I'm almost thinking there may be a market for slightly more advanced driver boards. An ATtiny listening to I2C commands from a master Arduino, each controlling a single 28BYJ-48. The master then can send high level commands like "stepper 12 at 3.5 rpm".

In terms of master/slave the top level master (PC?) most probably has a script and only can send top level motor commands, which have to be executed by subordinate masters and slaves.
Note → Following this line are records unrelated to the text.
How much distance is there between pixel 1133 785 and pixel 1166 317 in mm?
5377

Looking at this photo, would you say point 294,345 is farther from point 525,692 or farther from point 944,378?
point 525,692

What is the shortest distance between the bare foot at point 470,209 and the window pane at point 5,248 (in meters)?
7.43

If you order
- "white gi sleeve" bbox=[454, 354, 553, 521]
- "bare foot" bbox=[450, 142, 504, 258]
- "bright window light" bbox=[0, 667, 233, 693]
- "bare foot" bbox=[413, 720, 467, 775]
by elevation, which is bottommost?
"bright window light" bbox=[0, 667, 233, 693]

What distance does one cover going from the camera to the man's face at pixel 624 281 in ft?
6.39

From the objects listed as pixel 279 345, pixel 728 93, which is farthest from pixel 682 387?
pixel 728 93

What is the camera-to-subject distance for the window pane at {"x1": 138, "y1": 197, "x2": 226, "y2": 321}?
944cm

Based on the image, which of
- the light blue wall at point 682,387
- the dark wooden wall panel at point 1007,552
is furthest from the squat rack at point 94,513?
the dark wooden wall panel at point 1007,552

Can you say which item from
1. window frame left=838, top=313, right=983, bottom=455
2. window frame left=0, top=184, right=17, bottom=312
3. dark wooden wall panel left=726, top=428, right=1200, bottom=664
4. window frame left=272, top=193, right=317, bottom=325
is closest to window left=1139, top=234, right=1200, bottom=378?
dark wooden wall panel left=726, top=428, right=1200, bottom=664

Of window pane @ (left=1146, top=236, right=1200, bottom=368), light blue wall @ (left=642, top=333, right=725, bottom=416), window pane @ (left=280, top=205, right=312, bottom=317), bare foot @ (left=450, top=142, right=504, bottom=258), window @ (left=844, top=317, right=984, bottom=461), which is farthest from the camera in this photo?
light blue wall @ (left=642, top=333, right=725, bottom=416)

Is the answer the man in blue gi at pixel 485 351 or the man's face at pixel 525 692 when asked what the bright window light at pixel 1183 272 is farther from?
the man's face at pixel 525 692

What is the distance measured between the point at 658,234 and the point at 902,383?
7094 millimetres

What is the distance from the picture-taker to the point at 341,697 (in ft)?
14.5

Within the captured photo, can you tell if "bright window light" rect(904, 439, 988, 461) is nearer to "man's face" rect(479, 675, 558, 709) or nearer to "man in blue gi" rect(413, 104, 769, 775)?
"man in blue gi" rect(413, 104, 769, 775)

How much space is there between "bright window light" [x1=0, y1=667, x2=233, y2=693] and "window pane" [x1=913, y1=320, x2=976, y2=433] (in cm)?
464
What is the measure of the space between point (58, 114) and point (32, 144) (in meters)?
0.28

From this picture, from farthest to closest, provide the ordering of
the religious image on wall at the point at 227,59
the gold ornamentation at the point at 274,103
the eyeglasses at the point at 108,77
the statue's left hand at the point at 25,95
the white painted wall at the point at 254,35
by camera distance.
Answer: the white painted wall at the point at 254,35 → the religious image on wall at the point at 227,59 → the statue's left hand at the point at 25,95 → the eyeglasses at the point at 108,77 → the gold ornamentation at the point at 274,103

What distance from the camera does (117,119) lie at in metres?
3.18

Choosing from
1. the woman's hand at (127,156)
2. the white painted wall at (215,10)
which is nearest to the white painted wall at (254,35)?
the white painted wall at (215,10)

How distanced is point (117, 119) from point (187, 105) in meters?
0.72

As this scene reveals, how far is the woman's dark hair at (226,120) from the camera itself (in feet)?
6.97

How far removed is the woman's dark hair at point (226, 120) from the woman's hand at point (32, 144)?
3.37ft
More complex if various sensors control the movements of the motors, without a script.

I saw this :

and with the kind help of the author, I made one for an institute which cares for special need kids.

I understand there is a big difference between servos and steppers, but I thought there would be a
way to maybe apply the same approach.

It seems like I'm out of the ball park ?

I'm afraid so - very much so even.

Regular steppers, operated by a stepper controller board, take a pulse input to make steps. That's a single output of the Arduino toggling high/low at a certain speed - this can be done easily with the tone() function. A number of those functions can run concurrently, see documentation how many, definitely not 30.

The bipolar ones you want to use require four output pins of the Arduino, which are operated all together for each part of the step you make. That's a lot more work for the controller (and a lot more pins).

In contrast, the servos are all operated by an external controller board; the Arduino merely has to give the command to the respective servos where to go, and after that is done. Much easier on the hardware.

Maybe I just should have wrote what I'm trying to do and ask help !

How would you go about making something like this ? A much SMALLER one .

Is it possible to use DC motors with encoders instead of steppers ?
Can I control the speed of the DC's ?

ba47:
Is it possible to use DC motors with encoders instead of steppers ?
Can I control the speed of the DC's ?

Possible.
You have to read the encoder pulse (this is very timing sensitive), calculate how long it took before the previous pulse came in (or how long it took for n pulses to come in), check whether that's the correct speed, and if not adjust your PWM value accordingly.
Advantage is that you can use an external PWM board, so that part of the hard work can be offloaded.
If you want to run the motors in two directions you need an H-bridge (e.g. the TB6612FNG which can control two small motors); if just one direction a simple MOSFET to control the power to the motor will do. Depending on the speed, and how many pulses are coming in from the encoders, a single Arduino may be able to control them all. You'd also need some port extenders for all the other control pins of the H-bridge.

ba47:
Is it possible to use DC motors with encoders instead of steppers ?
Can I control the speed of the DC's ?

Reading an encoder (even with just one pulse per revolution) without missing pulses is hard work for an Arduino and so is the PID code to manage speed. It is very practical with a single motor (and maybe with two or three) but IMHO controlling 30 motors would be much less feasible than using stepper motors. It would also involve a lot of extra connections.

Using bipolar stepper motors that can be controlled by an A4988 or DRV8825 stepper driver would significantly reduce the computation load on the Arduino and each driver would only need two Arduino pins (step and direction). However the motors with drivers would be considerably more expensive than the 28BYJ stepper motors.